Normalized Cross Correlation for the set of determined matches is determined to be the query image with an exposure which most closely matches that of the reference image.

14. A method of selecting an exposure for obtaining images for use with a visual vocabulary in visual place recognition, the method comprising

obtaining a plurality of query images, each query image being taken at a different exposure;

determining which of the plurality of query images has an exposure which most closely matches that of a reference image taken from a visual vocabulary according to the method of claim 13;

selecting the exposure corresponding to the query image determined to have an exposure which most closely matches that of the reference image.

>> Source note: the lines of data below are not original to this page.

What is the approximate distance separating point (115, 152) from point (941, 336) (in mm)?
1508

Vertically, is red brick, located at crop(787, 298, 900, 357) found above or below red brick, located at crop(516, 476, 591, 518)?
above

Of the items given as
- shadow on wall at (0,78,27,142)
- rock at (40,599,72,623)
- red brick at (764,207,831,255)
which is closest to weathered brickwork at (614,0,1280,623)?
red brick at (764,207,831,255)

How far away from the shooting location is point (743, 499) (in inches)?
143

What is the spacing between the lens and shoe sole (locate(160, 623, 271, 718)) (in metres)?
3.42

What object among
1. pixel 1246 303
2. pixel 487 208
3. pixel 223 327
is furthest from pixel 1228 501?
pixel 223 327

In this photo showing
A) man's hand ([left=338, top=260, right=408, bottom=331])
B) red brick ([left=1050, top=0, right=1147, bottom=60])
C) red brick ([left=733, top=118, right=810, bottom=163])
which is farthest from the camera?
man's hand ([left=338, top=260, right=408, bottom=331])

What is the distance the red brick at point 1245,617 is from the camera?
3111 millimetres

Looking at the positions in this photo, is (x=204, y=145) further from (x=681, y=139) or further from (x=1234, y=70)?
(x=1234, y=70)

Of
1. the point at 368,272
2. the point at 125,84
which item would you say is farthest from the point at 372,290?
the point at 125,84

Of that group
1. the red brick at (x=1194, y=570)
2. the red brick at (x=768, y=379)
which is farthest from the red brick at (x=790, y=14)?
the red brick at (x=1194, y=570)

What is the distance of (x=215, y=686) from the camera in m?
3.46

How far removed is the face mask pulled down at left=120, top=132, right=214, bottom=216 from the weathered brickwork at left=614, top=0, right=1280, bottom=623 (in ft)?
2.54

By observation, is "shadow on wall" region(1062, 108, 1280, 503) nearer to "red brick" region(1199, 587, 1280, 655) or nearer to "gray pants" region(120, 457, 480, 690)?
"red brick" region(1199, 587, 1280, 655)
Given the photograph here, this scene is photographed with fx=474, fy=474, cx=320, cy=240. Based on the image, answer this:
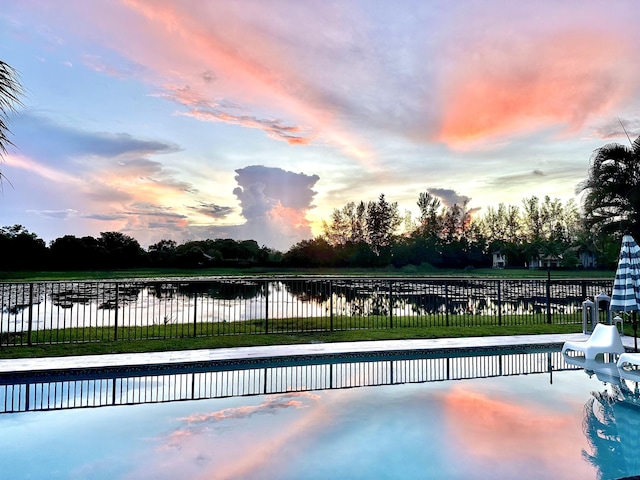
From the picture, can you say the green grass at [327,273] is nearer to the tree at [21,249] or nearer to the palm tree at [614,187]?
the tree at [21,249]

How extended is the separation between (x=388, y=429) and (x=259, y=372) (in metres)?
2.70

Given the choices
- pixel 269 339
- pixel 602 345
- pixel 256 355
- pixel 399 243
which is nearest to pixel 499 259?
pixel 399 243

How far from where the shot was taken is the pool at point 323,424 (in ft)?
13.2

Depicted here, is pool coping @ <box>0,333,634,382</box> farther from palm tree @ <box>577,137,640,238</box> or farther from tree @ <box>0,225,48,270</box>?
tree @ <box>0,225,48,270</box>

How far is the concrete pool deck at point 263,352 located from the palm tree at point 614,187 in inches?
311

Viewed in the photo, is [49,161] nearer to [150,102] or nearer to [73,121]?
[73,121]

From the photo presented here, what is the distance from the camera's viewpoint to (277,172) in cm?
2438

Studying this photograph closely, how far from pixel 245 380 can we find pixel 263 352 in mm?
1076

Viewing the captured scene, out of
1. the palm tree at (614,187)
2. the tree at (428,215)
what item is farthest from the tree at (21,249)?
the palm tree at (614,187)

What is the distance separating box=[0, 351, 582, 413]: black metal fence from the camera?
5820 mm

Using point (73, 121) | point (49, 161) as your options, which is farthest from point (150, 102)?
point (49, 161)

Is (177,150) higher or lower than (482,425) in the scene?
higher

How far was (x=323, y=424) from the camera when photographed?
16.7ft

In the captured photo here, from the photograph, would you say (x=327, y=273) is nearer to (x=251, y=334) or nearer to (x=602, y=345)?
(x=251, y=334)
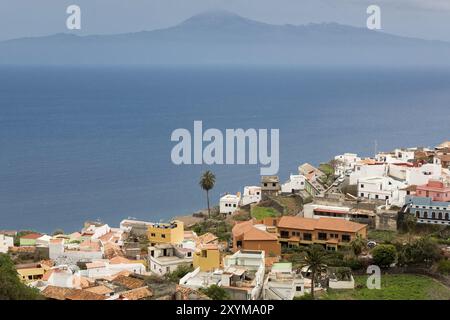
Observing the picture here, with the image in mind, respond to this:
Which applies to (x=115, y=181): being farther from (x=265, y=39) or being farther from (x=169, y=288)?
(x=265, y=39)

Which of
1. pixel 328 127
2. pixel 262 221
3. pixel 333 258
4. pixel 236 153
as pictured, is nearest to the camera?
pixel 333 258

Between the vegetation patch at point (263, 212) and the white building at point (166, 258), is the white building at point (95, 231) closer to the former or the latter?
the white building at point (166, 258)

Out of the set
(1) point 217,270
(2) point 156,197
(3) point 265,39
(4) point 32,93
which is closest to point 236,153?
(2) point 156,197

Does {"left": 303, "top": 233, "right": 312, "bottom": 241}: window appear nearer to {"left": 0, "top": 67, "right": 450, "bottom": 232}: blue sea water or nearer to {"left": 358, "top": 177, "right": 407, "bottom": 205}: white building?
{"left": 358, "top": 177, "right": 407, "bottom": 205}: white building

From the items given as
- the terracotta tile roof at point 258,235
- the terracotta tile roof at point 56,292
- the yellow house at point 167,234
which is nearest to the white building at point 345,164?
the terracotta tile roof at point 258,235

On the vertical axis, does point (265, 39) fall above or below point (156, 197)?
above

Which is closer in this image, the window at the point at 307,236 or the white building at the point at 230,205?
the window at the point at 307,236

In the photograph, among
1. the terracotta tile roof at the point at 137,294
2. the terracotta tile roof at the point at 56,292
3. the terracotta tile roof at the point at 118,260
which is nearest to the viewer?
the terracotta tile roof at the point at 137,294
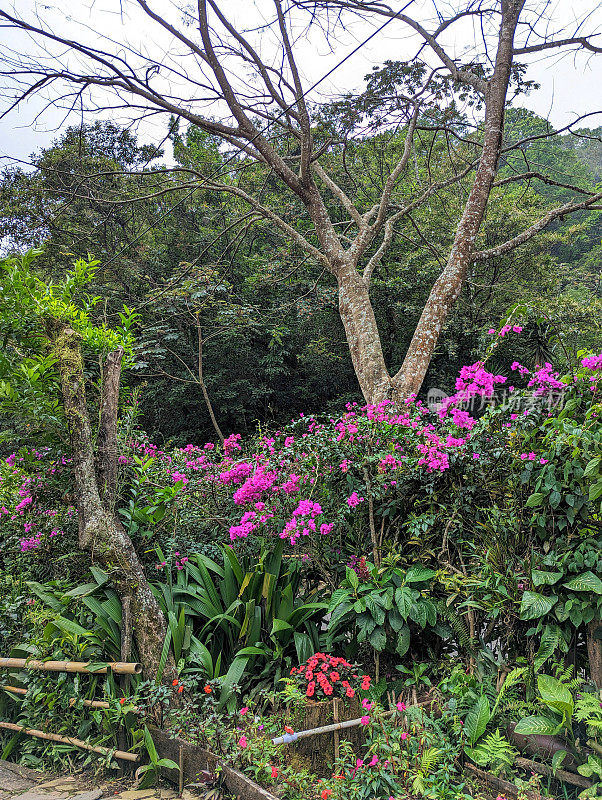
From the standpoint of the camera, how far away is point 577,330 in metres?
8.05

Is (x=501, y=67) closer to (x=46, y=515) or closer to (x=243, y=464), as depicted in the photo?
(x=243, y=464)

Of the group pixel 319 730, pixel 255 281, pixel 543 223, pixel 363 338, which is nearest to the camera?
pixel 319 730

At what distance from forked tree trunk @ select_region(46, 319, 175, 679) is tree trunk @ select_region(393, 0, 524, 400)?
226cm

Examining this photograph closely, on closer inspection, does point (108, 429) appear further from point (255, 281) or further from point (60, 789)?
point (255, 281)

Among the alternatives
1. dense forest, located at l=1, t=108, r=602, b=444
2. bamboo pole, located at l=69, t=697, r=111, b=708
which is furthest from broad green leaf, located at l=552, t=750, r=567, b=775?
dense forest, located at l=1, t=108, r=602, b=444

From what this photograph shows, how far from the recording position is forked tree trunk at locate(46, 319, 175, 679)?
254 cm

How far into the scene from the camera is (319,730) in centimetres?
216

15. A method of selecting an exposure and a visual vocabulary for use in visual place recognition, the method comprising;

obtaining a plurality of query images, each query image being taken at a different exposure;

for each query image, determining a Zero-Mean Normalized Cross Correlation between each of a plurality of reference images and the query image, wherein determining a Zero-Mean Normalized Cross Correlation between the query image and a reference image comprises:

determining a set of matches between the reference image and the query image, wherein a match comprises a first feature appearing in the query image and a second feature appearing in the reference image, wherein the first and second features are both projections of the same point in three-dimensional space; and

calculating a Zero-Mean Normalized Cross Correlation for the set of matches, and

determining which combination of a query image and reference image gives rise to the largest value of Zero-Mean Normalized Cross Correlation; and selecting the exposure of the query image and the visual vocabulary of the reference image corresponding to that combination.

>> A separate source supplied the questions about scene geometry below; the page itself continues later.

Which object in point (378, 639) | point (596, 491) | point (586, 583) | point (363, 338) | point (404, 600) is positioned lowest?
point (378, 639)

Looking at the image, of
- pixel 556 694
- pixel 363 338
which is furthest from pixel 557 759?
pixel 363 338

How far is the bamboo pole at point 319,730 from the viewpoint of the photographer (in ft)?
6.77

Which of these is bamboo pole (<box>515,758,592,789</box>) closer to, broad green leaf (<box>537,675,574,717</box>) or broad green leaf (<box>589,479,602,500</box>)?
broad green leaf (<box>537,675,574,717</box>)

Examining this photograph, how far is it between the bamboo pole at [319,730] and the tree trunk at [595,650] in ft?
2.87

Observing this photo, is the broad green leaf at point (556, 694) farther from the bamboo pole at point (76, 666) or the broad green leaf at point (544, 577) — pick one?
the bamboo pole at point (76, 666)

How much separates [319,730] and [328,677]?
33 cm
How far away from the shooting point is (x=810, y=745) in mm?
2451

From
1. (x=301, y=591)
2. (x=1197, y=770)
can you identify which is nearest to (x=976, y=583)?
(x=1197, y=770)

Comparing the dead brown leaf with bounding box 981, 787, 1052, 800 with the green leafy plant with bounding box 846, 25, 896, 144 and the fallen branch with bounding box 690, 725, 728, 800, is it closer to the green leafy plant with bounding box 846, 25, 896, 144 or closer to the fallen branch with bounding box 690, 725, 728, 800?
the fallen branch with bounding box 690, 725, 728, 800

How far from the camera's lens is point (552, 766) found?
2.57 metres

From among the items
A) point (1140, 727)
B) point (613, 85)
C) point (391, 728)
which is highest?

16. A method of verifying a plurality of match candidates between a first image and a second image, wherein a match candidate comprises a first feature appearing in the first image and a second feature appearing in the second image, wherein the first and second features are hypothesised to be projections of the same point in three-dimensional space, the method comprising:

for each of the plurality of match candidates, determining an individual similarity transformation between a position of the first feature in the first image and a position of the second feature in the second image;

grouping at least some of the plurality of match candidates into a plurality of groups according to their respective individual similarity transformations; for each group, determining a local similarity transformation; and verifying a match candidate by: calculating an error generated by describing the match candidate with one of the determined local similarity

transformations; and

determining that the error is below an error threshold, wherein the first image and the second image are represented by a histogram of a set of features using a visual vocabulary, and wherein the first feature and the second feature of a match candidate are hypothesized to be the same by

virtue of their corresponding to the same feature of the visual vocabulary,

and wherein the visual vocabulary is chosen using the method of claim 12.

17. A system for determining lighting conditions, the system comprising:

An input for receiving a query image representative of a lighting condition to

be determined;

A memory storing a plurality of reference images, the reference images

being representative of different lighting conditions; and

A processor configured to perform the method of any of claims 1 to 11.

18. A system for performing visual place recognition, the system comprising:

an input for receiving a query image;

a memory storing a plurality of reference images; and

a processor configured to perform the method of claim 16.

19. A mobile robotic device comprising:

a camera; and

the system of claim 17.

20. A computer readable medium configured to cause a processor to perform

the method of any one of claims 1 to 11.